--- START Document extract ---

Initialization Schemes¶

class edbo.init_scheme.Init(method, batch_size, distance='gower')¶

Class represents different initialization schemes.

Methods for selecting initial points on a user defined grid.

__init__(method, batch_size, distance='gower')¶

Parameters

method (str) – Sampling method. Opions include: ‘random’, ‘PAM’, ‘k-means’, and ‘external’.
batch_size (int) – Number of points to select.
distance_metric (str) – Distance metric to be used with PAM. Options include: ‘gower’, ‘euclidean’, and ‘euclidean_square’.

run(obj, seed=None, export_path=None, visualize=False)¶

Run initialization algorithm on user defined domain.

Parameters

obj (edbo.objective) – Objective data container.
seed (None, int) – Random seed for random selection and initial choice of medoids or centroids.
export_path (None, str) – Path to export visualization if applicable.
visualize (bool) – If initialization method is set to ‘pam’ or ‘kmeans’ and visualize is set to True then a 2D embedding of the clustering results will be generated.

--- END Document extract ---
--- START Stored records ---

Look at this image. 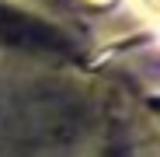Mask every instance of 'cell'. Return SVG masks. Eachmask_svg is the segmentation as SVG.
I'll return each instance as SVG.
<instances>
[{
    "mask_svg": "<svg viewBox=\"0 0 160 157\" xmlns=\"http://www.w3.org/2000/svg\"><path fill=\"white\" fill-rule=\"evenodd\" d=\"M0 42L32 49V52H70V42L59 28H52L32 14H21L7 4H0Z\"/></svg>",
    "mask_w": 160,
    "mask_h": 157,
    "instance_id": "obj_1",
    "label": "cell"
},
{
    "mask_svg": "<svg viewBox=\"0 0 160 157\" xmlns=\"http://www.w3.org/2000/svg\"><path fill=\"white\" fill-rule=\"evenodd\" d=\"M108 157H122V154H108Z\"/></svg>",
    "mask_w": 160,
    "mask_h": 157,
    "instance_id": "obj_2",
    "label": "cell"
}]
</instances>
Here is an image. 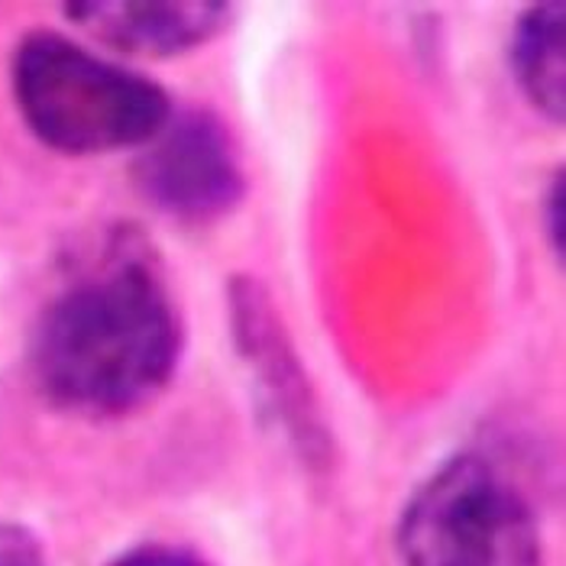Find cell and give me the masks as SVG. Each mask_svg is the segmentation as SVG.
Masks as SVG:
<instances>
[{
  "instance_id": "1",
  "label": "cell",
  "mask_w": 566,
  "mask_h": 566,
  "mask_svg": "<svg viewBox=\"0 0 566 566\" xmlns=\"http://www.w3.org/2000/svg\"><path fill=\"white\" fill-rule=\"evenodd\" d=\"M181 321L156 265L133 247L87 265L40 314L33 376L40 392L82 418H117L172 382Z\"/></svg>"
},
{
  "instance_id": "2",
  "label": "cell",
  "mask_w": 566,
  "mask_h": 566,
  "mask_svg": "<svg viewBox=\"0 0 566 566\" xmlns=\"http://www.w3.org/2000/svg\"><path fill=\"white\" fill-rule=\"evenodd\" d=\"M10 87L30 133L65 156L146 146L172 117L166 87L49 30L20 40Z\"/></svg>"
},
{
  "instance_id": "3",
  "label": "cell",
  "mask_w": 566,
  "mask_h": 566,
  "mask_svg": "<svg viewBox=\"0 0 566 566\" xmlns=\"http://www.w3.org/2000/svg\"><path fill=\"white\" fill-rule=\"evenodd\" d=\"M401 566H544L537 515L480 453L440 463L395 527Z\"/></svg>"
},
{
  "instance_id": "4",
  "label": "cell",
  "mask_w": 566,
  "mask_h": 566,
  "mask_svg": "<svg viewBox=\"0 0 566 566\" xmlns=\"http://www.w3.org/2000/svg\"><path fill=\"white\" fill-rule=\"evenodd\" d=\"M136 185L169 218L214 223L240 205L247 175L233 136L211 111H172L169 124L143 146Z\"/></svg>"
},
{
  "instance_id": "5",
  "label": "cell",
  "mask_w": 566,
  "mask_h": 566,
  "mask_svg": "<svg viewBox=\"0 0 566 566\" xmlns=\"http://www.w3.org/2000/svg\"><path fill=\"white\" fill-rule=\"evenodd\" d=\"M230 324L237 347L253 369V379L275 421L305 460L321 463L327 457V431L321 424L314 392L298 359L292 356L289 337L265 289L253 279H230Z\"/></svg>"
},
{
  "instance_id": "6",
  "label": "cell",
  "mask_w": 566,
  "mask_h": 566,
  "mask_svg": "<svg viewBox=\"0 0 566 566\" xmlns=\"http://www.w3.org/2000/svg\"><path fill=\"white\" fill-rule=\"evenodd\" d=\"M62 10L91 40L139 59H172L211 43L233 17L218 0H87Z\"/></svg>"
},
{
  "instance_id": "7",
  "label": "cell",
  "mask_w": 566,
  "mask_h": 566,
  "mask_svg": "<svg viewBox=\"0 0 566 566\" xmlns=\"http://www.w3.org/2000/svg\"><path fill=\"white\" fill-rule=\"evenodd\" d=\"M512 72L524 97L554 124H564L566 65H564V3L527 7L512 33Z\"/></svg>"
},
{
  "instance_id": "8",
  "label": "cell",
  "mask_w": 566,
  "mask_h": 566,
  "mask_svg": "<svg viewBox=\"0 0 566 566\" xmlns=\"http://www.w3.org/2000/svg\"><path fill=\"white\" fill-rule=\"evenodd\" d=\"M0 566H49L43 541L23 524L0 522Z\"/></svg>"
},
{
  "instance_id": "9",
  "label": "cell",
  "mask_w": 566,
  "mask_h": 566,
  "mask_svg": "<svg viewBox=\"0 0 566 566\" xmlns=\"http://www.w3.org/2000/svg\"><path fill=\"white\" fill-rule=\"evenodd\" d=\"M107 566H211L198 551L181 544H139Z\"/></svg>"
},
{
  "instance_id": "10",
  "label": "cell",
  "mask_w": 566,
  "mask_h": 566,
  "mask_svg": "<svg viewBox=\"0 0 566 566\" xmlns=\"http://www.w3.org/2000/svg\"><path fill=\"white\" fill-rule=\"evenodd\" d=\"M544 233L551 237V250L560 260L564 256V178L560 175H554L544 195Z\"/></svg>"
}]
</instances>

--- END Stored records ---

_Required work_.
a. Render this sentence from the initialization schemes documentation in Spanish: "Run initialization algorithm on user defined domain."
b. Extend the initialization schemes documentation past its last line.
The records have no connection to the initialization schemes documentation.

_Results of the exercise_.
a. Ejecuta el algoritmo de inicialización en el dominio definido por el usuario.

b.
Returns

Selected domain points.

Return type

pandas.DataFrame

plot_choices(obj, export_path=None)¶

Plot low dimensional embeddingd of initialization points in domain.

Parameters

obj (edbo.objective) – Objective data container.
export_path (None, str) – Path to export visualization if applicable.

Returns

Selected domain points.

Return type

pandas.DataFrame

edbo.init_scheme.rand(obj, batch_size, seed=None)¶

Random selection of points.

Parameters

obj (edbo.objective) – Objective data container.
batch_size (int) – Number of points to be selected.
seed (None, int) – Random seed.

Returns

Selected domain points.

Return type

pandas.DataFrame

edbo.init_scheme.external_data(obj)¶

External data reader.

Parameters: obj (edbo.objective) – Objective data container.
Returns: Selected domain points.
Return type: pandas.DataFrame

edbo.init_scheme.PAM(obj, batch_size, distance='gower', visualize=True, seed=None, export_path=None)¶

Partitioning around medoids algorithm.

PAM function returns medoids of learned clusters.

PAM implimentated using pyclustering: https://pypi.org/project/pyclustering/

Parameters

obj (edbo.objective) – Objective data container.
batch_size (int) – Number of points to be selected. Batch size also determins the number of clusters. PAM returns the medoids.
distance (str) – Distance metric to be used in the PAM algorithm. Options include: ‘gower’, ‘euclidean’, and ‘euclidean_square’.
visualize (bool) – Visualize the learned clusters.
seed (None, int) – Random seed.
export_path (None, str) – Path to export cluster visualization SVG image.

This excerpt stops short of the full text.